◆ What this task involves: List each line of the following records that contains the word "below", copying every such line in full.

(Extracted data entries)
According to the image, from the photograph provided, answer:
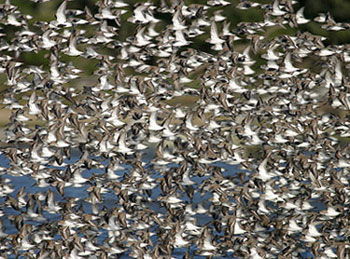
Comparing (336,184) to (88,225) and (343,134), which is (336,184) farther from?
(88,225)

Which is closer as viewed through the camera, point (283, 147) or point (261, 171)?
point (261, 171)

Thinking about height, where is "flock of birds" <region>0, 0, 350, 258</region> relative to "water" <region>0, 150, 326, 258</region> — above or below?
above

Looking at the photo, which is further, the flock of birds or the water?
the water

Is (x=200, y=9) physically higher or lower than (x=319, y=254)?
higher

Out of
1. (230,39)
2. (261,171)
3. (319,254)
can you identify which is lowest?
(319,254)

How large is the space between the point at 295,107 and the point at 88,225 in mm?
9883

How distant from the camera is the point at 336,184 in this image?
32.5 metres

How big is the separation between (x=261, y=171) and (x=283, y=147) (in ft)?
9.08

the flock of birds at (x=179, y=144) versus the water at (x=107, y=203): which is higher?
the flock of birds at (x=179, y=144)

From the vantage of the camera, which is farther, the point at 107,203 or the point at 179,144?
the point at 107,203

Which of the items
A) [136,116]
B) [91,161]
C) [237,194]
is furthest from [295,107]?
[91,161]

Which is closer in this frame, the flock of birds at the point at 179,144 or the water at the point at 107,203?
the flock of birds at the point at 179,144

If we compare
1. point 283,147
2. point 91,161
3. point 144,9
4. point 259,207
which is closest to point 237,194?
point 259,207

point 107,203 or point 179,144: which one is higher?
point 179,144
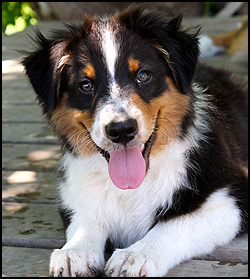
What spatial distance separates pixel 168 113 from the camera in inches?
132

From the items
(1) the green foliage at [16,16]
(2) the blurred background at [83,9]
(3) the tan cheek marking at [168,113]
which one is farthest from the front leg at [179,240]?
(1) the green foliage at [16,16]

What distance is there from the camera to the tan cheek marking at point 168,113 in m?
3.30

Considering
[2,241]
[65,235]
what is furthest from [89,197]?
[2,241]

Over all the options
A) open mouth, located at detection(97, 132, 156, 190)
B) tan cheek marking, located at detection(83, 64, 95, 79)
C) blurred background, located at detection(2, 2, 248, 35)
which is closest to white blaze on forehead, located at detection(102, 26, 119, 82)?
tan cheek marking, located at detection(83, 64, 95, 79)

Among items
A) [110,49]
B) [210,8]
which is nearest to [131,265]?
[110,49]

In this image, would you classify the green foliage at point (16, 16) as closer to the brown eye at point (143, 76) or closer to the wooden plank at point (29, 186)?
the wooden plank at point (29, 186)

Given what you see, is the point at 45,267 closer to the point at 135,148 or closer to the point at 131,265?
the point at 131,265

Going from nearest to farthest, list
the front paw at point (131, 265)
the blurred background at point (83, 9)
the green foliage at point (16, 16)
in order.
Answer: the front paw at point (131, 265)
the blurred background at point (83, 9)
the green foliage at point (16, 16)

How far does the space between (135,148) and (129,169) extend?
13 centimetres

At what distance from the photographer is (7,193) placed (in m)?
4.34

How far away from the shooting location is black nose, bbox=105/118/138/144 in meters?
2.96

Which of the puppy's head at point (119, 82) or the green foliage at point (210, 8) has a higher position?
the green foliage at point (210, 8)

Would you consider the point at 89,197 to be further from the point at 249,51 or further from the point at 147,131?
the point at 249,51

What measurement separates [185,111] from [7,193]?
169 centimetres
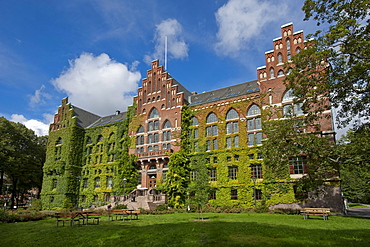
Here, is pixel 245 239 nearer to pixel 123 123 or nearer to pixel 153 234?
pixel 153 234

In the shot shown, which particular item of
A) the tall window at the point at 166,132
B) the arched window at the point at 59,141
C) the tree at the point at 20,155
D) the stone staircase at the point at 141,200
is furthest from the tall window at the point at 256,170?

...

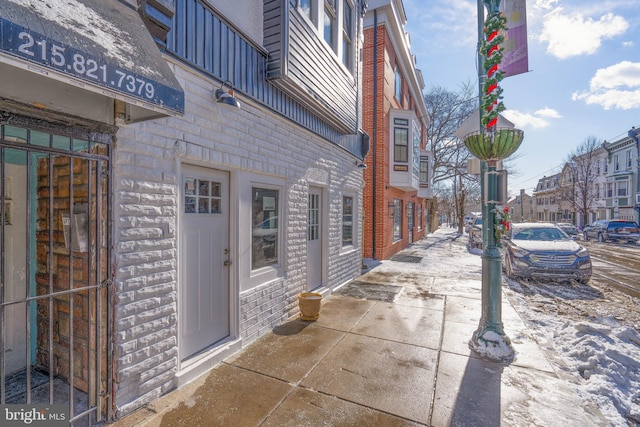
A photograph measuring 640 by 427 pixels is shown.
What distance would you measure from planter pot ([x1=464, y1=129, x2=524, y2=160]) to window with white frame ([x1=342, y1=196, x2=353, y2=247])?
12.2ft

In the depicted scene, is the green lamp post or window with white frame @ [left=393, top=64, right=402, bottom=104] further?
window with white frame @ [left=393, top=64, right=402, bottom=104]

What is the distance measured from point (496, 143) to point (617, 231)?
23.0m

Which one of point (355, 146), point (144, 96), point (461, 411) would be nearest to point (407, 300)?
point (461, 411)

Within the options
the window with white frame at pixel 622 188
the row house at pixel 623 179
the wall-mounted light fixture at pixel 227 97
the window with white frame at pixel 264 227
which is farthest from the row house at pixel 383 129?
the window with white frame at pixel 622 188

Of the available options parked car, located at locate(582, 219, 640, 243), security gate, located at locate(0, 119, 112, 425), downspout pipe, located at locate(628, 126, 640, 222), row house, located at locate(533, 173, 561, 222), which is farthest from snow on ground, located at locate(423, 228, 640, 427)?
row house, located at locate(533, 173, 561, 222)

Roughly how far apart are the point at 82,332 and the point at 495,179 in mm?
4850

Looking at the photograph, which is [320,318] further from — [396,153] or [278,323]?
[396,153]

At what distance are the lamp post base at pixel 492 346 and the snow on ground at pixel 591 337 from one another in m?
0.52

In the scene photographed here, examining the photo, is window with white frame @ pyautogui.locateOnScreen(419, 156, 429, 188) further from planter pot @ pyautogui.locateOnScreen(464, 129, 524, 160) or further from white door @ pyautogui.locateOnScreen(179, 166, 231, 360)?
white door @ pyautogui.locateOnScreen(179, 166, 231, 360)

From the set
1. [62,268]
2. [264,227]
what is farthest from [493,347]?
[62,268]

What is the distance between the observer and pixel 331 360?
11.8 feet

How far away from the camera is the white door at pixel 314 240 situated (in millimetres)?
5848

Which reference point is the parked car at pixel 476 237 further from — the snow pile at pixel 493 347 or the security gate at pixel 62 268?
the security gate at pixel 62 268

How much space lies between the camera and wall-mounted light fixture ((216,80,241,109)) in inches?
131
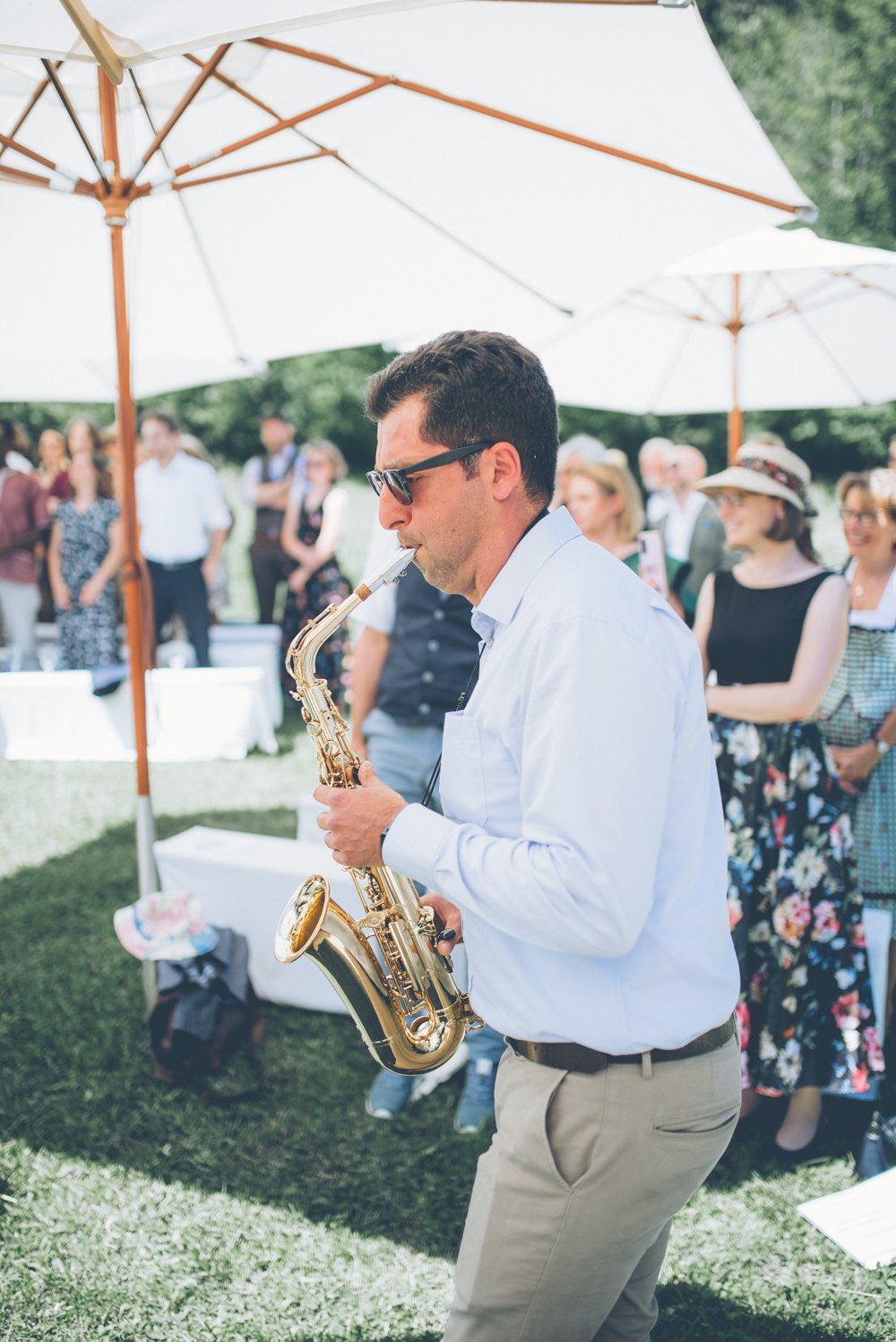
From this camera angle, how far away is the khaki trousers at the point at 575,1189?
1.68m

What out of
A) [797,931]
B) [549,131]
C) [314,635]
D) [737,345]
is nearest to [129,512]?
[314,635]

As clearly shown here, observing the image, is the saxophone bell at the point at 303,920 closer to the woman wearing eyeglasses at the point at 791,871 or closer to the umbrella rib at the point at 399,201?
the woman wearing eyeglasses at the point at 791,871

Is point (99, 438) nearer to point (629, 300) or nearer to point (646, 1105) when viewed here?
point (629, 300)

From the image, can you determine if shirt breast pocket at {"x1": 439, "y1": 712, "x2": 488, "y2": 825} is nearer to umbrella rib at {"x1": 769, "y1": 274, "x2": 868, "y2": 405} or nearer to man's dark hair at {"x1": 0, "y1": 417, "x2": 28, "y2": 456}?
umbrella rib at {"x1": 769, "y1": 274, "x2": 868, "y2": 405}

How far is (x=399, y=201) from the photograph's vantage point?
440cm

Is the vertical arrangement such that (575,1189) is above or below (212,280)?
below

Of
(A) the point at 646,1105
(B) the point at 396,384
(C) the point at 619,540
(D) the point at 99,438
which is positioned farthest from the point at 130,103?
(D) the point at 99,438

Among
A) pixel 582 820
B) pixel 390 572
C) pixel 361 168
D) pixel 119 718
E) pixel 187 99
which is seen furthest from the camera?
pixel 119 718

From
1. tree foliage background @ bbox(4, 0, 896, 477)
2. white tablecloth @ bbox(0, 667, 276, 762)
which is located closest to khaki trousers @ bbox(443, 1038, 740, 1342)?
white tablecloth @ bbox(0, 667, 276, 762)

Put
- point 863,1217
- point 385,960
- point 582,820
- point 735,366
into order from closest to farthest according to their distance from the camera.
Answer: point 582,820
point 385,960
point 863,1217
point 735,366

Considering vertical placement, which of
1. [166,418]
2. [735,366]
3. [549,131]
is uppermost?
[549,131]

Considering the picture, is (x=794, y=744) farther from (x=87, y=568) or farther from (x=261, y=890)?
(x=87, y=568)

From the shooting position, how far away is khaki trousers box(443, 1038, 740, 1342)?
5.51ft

* * *

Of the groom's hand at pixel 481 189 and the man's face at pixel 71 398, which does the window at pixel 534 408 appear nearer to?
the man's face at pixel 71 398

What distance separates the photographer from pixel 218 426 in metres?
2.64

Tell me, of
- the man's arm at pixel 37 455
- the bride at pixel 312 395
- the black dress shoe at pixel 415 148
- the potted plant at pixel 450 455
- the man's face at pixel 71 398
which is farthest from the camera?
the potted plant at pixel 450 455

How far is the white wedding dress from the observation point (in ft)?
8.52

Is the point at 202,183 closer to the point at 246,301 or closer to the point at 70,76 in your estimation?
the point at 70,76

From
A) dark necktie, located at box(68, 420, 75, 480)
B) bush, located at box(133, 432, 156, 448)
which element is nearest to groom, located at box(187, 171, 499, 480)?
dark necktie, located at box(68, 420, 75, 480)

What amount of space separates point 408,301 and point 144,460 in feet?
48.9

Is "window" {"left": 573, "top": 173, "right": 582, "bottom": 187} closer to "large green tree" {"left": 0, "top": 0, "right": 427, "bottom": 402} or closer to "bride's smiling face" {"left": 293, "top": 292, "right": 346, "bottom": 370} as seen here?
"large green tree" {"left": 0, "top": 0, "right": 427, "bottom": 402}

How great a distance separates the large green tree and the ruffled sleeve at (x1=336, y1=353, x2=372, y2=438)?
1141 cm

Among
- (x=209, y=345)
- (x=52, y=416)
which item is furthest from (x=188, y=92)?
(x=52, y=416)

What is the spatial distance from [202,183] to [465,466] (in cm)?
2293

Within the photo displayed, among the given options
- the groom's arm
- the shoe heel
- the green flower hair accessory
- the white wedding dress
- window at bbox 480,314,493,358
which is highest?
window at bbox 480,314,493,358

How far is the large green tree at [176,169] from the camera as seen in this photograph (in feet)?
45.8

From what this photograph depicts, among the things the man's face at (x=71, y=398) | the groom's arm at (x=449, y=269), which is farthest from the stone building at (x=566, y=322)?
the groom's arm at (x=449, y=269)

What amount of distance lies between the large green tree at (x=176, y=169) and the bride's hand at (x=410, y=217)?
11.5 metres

◆ Final result:
Thinking about height, where is "flock of birds" <region>0, 0, 350, 258</region> relative to "water" <region>0, 150, 326, 258</region> — above or below?
Is the vertical arrangement such that (575,1189) is above or below (212,280)?
below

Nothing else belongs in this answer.